MATERIAL PROVIDED Block Start

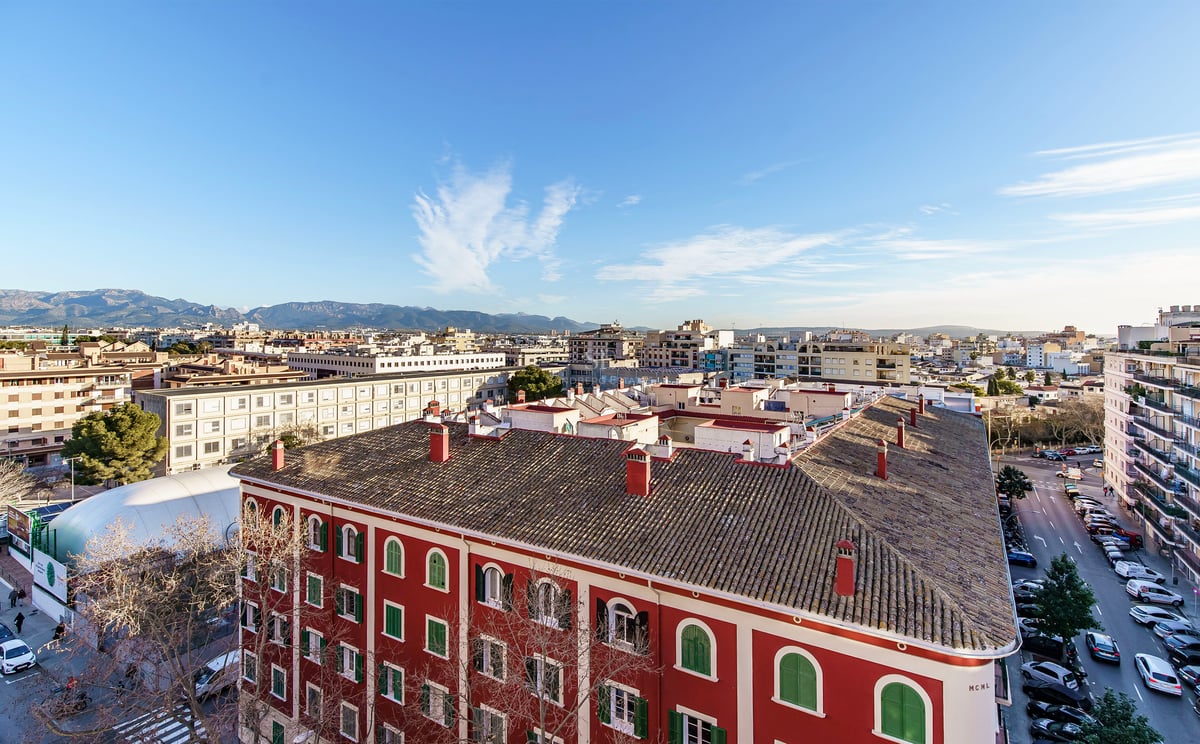Vue en plongée d'une ville avec un bâtiment rouge, des rues et des montagnes au loin sous un ciel dégagé.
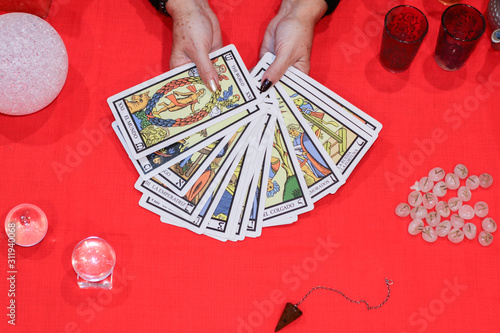 Fortune teller showing tarot cards predicting future. 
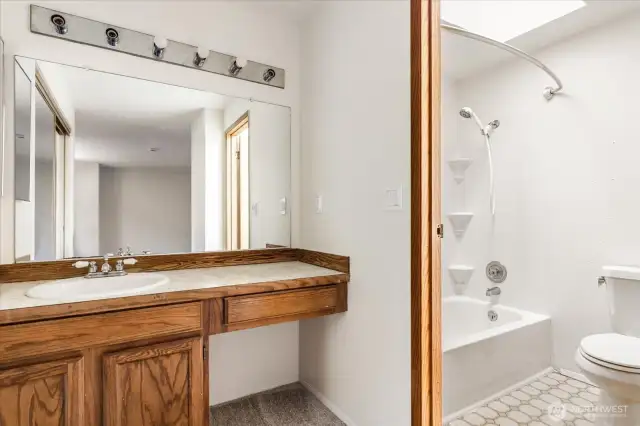 Primary vanity and bathroom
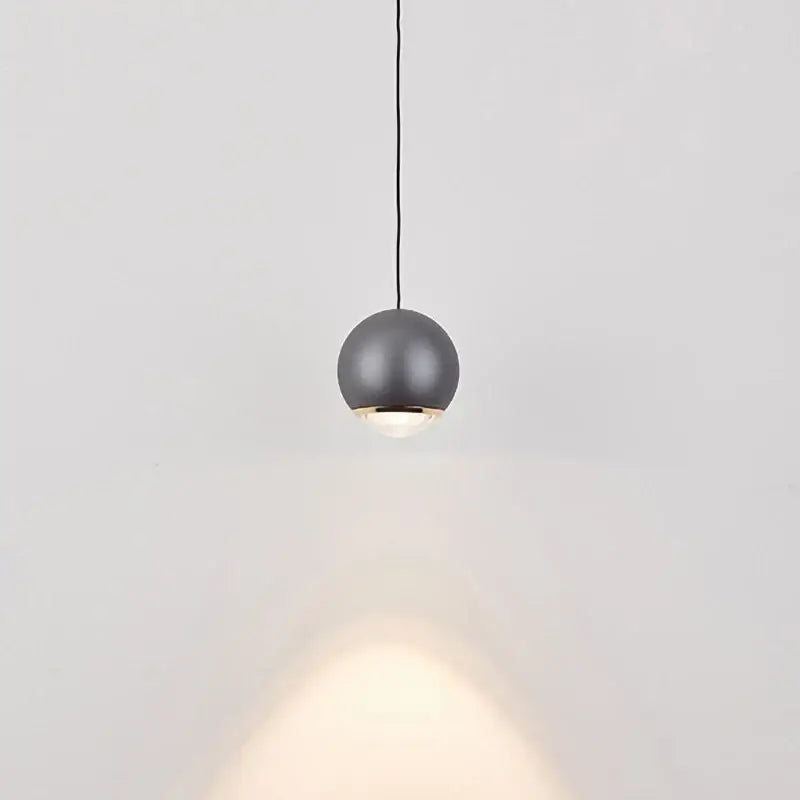 A sleek matte gray ball pendant light modern with warm glow for dining room chrome and copper led chandelier
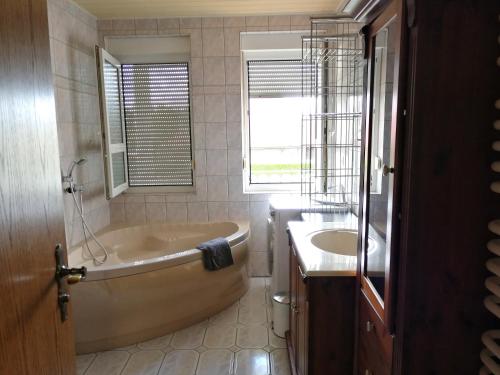ein Bad mit einer Badewanne, einem Waschbecken und einem Fenster in der Unterkunft Pension Nordseebriese in Dornum
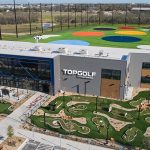 Aerial view of the TopGolf facility with minigolf course and colorful hitting range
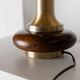 Lot of 2 vintage table lamps from the 1970s, dark wood oval bases with curved brass details, handmade natural fibre lampshades, elegant lighting.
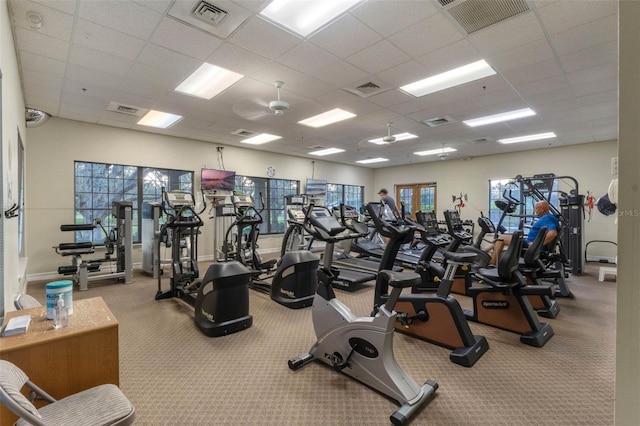 5620 Illumination Ln, Leesburg, FL 34748 - workout area featuring a drop ceiling and carpet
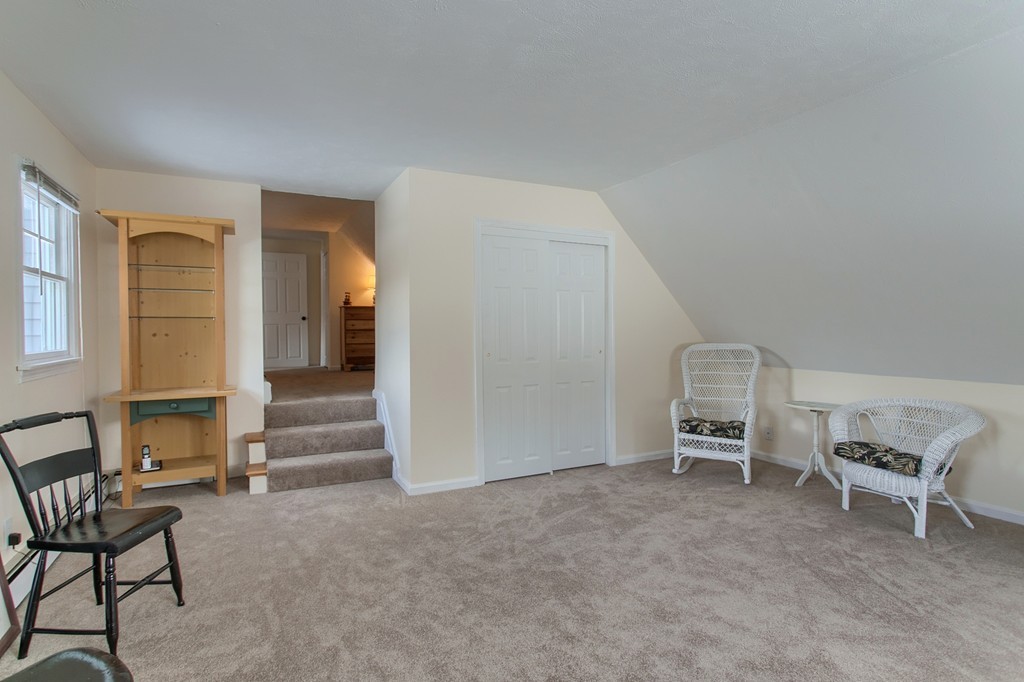 32 Shawnee Road Pepperell, MA 01463 - Photo 17 of 27 a view of a livingroom with furniture and staircase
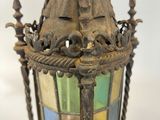 an old fashioned lantern hanging from a metal pole on a white background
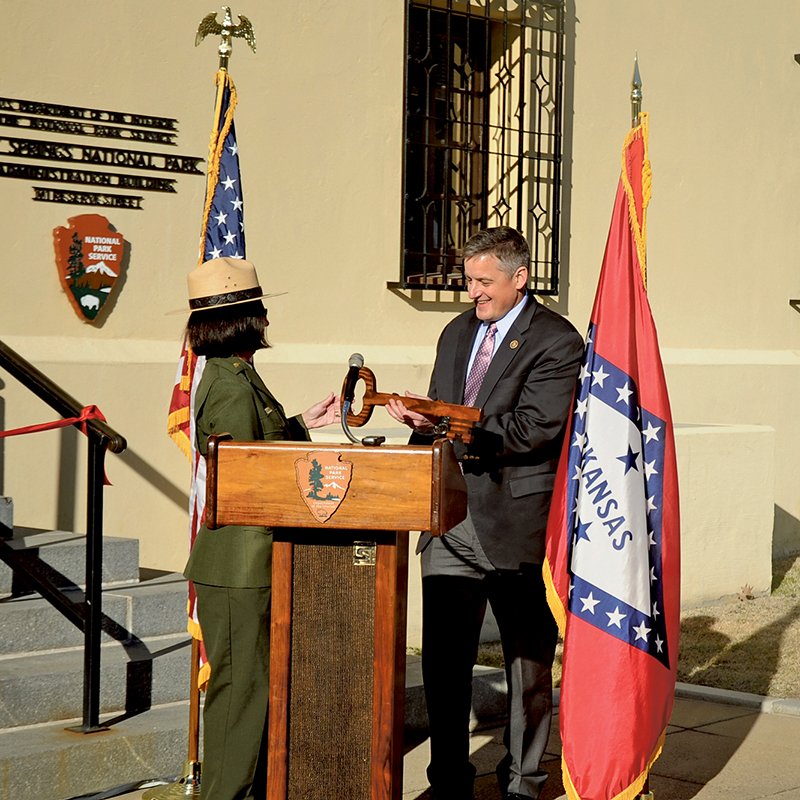 The Sentinel-Record/Mara Kuhn OFFICE KEY: U.S. Rep. Bruce Westerman, R-District 4, accepts a symbolic key from Hot Springs National Park Superintendent Josie Fernandez Thursday afternoon as he officially opened his office in the HSNP Administration Building.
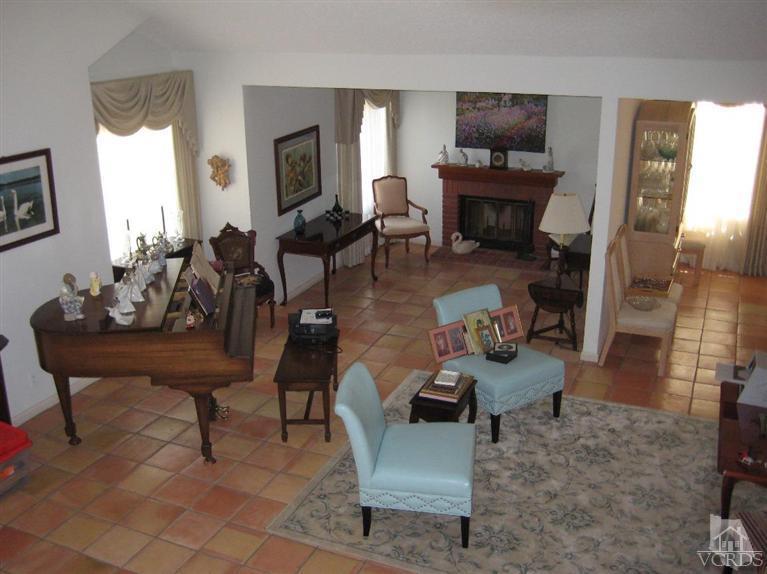 12491 Spring Creek Road Moorpark, CA 93021 - Photo 2 of 4 a living room with furniture and a fireplace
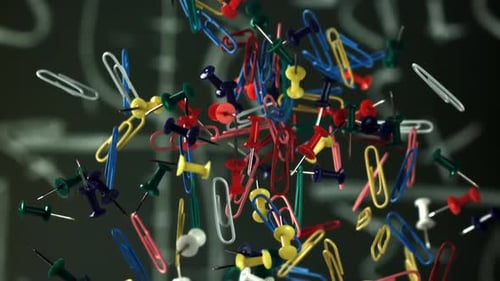 Colorful Paperclips and Tacks Falling in Slow Motion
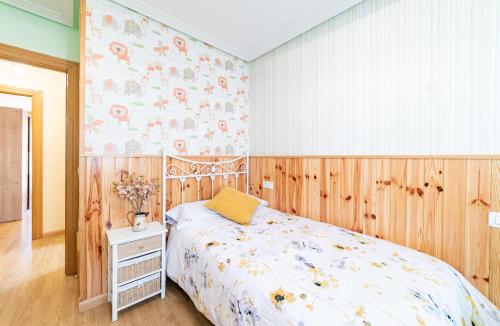een slaapkamer met een bed en een houten muur bij Casa Morana Apartamento con garaje in Zamora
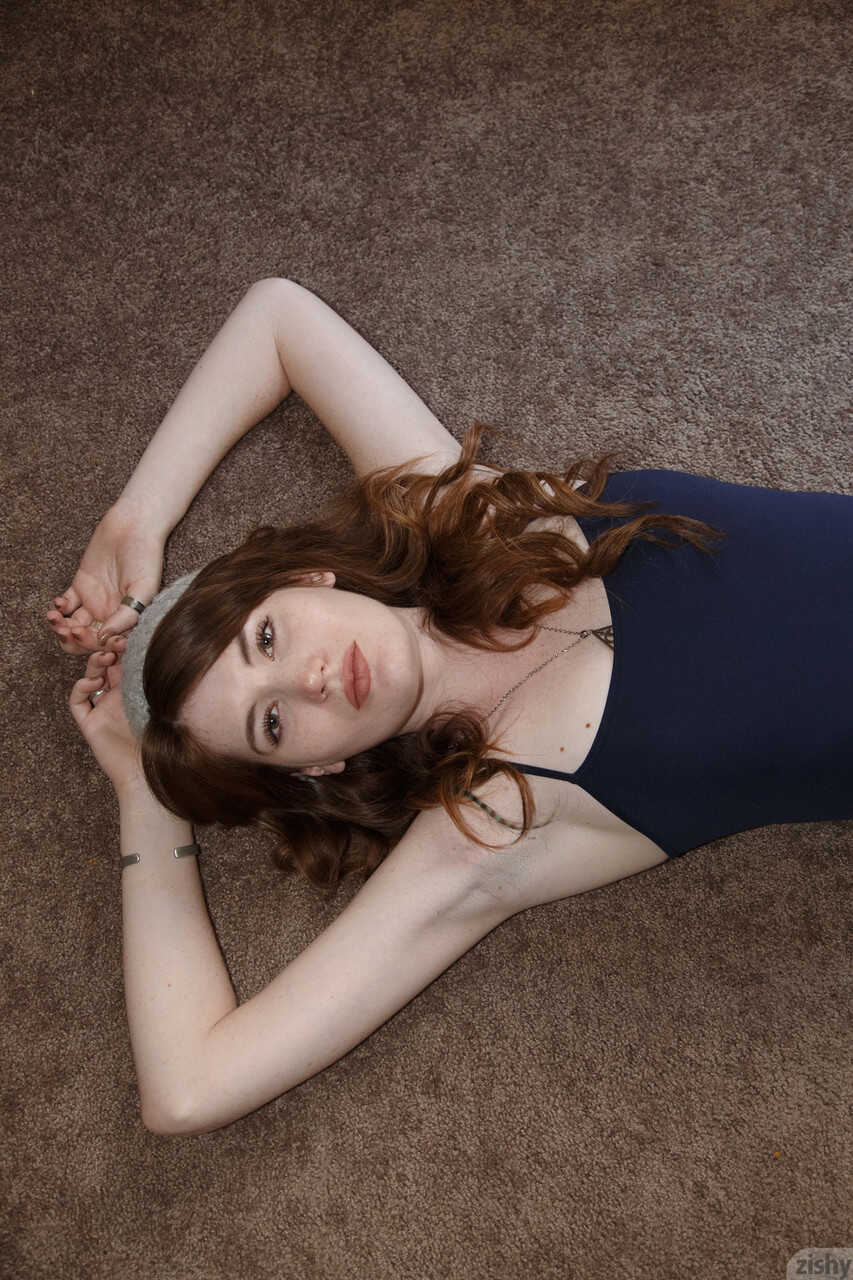 Watch as sexy redhead teen Zoe Fletcher flaunts her petite tits and toned ass in a skimpy thong panties! - Zoe Fletcher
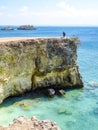 Lombok - A girl and the Pink Beach Cliff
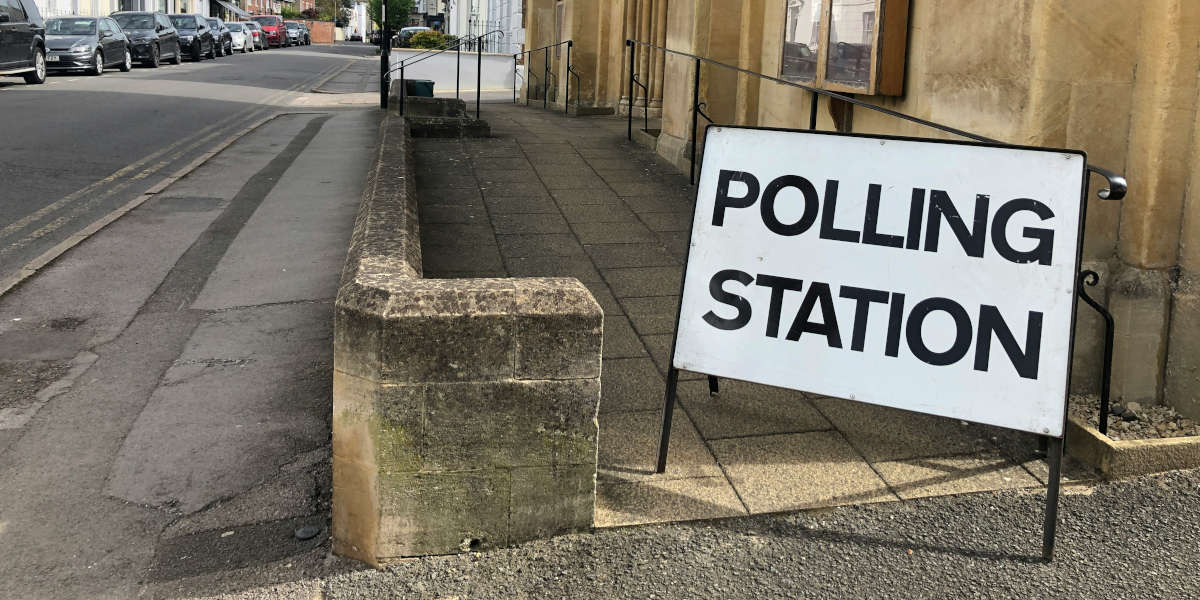 A photo of a polling station with a sign outside it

MATERIAL PROVIDED Block End

§ **PROBLEM**
Starting at the first line of the records and stopping after the line with "Watch as sexy", copy each line exactly; pictures stay out.

§ **TASK RESPONSE**
Vue en plongée d'une ville avec un bâtiment rouge, des rues et des montagnes au loin sous un ciel dégagé.
 Fortune teller showing tarot cards predicting future. 
 Primary vanity and bathroom
 A sleek matte gray ball pendant light modern with warm glow for dining room chrome and copper led chandelier
ein Bad mit einer Badewanne, einem Waschbecken und einem Fenster in der Unterkunft Pension Nordseebriese in Dornum
 Aerial view of the TopGolf facility with minigolf course and colorful hitting range
 Lot of 2 vintage table lamps from the 1970s, dark wood oval bases with curved brass details, handmade natural fibre lampshades, elegant lighting.
 5620 Illumination Ln, Leesburg, FL 34748 - workout area featuring a drop ceiling and carpet
 32 Shawnee Road Pepperell, MA 01463 - Photo 17 of 27 a view of a livingroom with furniture and staircase
 an old fashioned lantern hanging from a metal pole on a white background
 The Sentinel-Record/Mara Kuhn OFFICE KEY: U.S. Rep. Bruce Westerman, R-District 4, accepts a symbolic key from Hot Springs National Park Superintendent Josie Fernandez Thursday afternoon as he officially opened his office in the HSNP Administration Building.
 12491 Spring Creek Road Moorpark, CA 93021 - Photo 2 of 4 a living room with furniture and a fireplace
 Colorful Paperclips and Tacks Falling in Slow Motion
een slaapkamer met een bed en een houten muur bij Casa Morana Apartamento con garaje in Zamora
 Watch as sexy redhead teen Zoe Fletcher flaunts her petite tits and toned ass in a skimpy thong panties! - Zoe Fletcher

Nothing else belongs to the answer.